Scene question records:
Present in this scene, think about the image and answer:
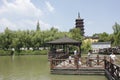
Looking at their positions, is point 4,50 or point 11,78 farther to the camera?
point 4,50

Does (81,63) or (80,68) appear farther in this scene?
(81,63)

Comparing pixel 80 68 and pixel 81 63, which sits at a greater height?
pixel 81 63

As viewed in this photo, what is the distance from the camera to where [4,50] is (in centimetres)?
6512

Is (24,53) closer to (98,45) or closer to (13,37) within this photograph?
(13,37)

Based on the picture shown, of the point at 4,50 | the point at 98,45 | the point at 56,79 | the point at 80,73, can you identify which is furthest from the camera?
the point at 98,45

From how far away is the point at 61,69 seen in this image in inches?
819

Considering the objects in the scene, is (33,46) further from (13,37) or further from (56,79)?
(56,79)

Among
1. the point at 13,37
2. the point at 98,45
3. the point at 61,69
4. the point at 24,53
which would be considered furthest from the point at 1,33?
the point at 61,69

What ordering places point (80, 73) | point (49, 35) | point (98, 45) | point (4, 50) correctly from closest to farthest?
point (80, 73) < point (4, 50) < point (49, 35) < point (98, 45)

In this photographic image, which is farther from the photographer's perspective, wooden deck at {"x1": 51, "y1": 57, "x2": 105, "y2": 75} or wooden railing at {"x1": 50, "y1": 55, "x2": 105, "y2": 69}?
wooden railing at {"x1": 50, "y1": 55, "x2": 105, "y2": 69}

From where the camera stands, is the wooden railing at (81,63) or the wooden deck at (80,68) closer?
the wooden deck at (80,68)

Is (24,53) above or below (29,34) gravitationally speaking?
below

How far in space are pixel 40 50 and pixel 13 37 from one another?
8.32 m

◆ Aim of the exercise ◆
Return the listing above in full and without alteration, excluding its pictures.

◆ Result for this exercise ◆
Present in this scene, think about the image and answer:
Looking at their positions, is point 4,50 or point 11,78 farther to the camera?
point 4,50

Does (81,63) or (80,68) appear farther in this scene?
(81,63)

Comparing pixel 80 68 and pixel 81 63, which sits at a greater height?
pixel 81 63

As viewed in this photo, what is the distance from the camera to where [4,50] is (in centimetres)?
6512

Is (24,53) closer to (98,45) or closer to (13,37) within this photograph?
(13,37)

Based on the picture shown, of the point at 4,50 | the point at 98,45 | the point at 56,79 | the point at 80,73, can you identify which is furthest from the camera?
the point at 98,45

From how far away is the point at 61,69 seen in this image in inches?
819

Considering the objects in the scene, is (33,46) further from (13,37) or further from (56,79)?
(56,79)

Among
1. the point at 13,37
2. the point at 98,45
3. the point at 61,69
4. the point at 24,53
which would be considered furthest from the point at 1,33?
the point at 61,69

What ordering places point (80, 73) | point (49, 35) | point (98, 45) | point (4, 50) correctly from closest to farthest?
point (80, 73) < point (4, 50) < point (49, 35) < point (98, 45)

In this photographic image, which is farther from the photographer's perspective, wooden deck at {"x1": 51, "y1": 57, "x2": 105, "y2": 75} or wooden railing at {"x1": 50, "y1": 55, "x2": 105, "y2": 69}?
wooden railing at {"x1": 50, "y1": 55, "x2": 105, "y2": 69}

From where the camera stands, is the wooden railing at (81,63) or the wooden deck at (80,68) closer?
the wooden deck at (80,68)

Is (24,53) above or below (29,34) gravitationally speaking?
below

How far in space are pixel 40 50 and pixel 13 37 from one another?
8.32 m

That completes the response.